Delfín Fernández subrayó que Galicia, "igual que toda España, está en alerta máxima" ante un posible atentado de ETA. La provincia de Pontevedra es "un lugar de atracción turística, pero esperamos que no ocurra nada", aseguró el subdelegado ante las cámaras, para luego explicar que se ha reforzado la vigilancia en "lugares estratégicos" que pudiesen ser más vulnerables, aunque rehusó citar localidades.
Delfín Fernández observó que tras la reaparición de la banda terrorista en el mes de julio "el Ministerio de Interior ha activado en todo el territorio español el plan antiterrorista".
"La Guardia Civil y el Cuerpo Nacional de Policía, con la colaboración de las Policías Locales, ya están tomando las medidas que el protocolo de actuación prevé", afirmó. También se ha pedido la cooperación del sector hotelero para advertir de la presencia de posibles sospechosos.
El objetivo final es que Galicia vuelva a salir indemne de los planes de la banda terrorista.

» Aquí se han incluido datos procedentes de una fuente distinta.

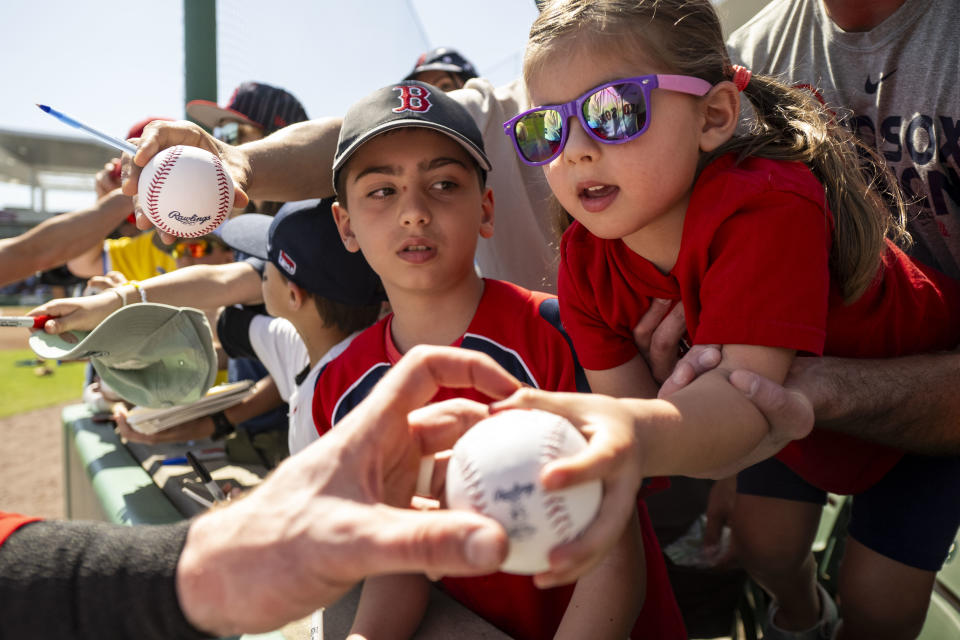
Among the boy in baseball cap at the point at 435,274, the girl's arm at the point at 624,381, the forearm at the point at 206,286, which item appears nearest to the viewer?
the girl's arm at the point at 624,381

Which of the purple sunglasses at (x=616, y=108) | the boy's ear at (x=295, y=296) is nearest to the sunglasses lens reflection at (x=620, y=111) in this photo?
the purple sunglasses at (x=616, y=108)

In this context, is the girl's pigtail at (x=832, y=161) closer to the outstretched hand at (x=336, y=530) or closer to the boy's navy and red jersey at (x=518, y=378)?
the boy's navy and red jersey at (x=518, y=378)

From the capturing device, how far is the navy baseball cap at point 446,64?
394cm

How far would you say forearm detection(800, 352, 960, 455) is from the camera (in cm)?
124

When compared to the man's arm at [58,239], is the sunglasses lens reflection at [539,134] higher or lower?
higher

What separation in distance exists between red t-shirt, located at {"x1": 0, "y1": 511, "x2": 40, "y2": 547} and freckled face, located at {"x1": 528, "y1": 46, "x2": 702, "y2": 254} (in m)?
1.08

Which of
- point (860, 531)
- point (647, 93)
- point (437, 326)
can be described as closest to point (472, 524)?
point (647, 93)

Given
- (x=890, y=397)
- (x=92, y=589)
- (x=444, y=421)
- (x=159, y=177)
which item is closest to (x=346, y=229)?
(x=159, y=177)

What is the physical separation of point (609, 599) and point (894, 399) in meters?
0.78

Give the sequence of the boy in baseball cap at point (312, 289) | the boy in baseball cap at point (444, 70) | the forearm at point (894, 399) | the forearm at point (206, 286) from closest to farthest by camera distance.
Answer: the forearm at point (894, 399) → the boy in baseball cap at point (312, 289) → the forearm at point (206, 286) → the boy in baseball cap at point (444, 70)

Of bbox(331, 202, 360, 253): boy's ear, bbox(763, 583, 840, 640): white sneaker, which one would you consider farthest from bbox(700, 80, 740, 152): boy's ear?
bbox(763, 583, 840, 640): white sneaker

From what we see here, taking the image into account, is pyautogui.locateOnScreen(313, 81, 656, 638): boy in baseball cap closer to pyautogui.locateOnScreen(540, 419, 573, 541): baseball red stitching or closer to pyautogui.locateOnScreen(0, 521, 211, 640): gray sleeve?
pyautogui.locateOnScreen(0, 521, 211, 640): gray sleeve

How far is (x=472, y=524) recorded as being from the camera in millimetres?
628

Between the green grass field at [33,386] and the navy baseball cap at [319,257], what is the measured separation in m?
7.69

Hasta nueve veces ha actuado ETA en Galicia, y hasta la fecha sólo ha causado daños materiales, pero no hay que lamentar pérdidas humanas. El primer atentado de la banda en la comunidad tuvo lugar el 9 de agosto de 1987 en A Coruña, cuando el comando "Txarito" colocó un artefacto de escasa potencia en un centro comercial.
Nueve años años más tarde, en agosto de 1996, la organización terrorista llevó a cabo una campaña de atentados en Galicia, colocando seis artefactos en enclaves turísticos como Santiago, Baiona o Sanxenxo. Ocho años después de estas actuaciones, ETA volvía a atentar en estas dos últimas localidades en 2004.
El ex presidente de la Xunta Manuel Fraga y algunos de sus conselleiros y otros dirigentes del PP gallego estuvieron en el punto de mira de los terroristas en 2001. Fraga era el objetivo principal del comando "Zapaburu" establecido en Galicia. Sin embargo, la célula, que durante meses siguió los pasos del ex presidente, fue desarticulada en marzo de ese mismo año con la detención en A Coruña de una de sus dos integrantes, Alicia Sáez de la Cuesta. Su compañera, que logró huir de la comunidad gallega, fue detenida en diciembre de 2001 en Auch, Francia.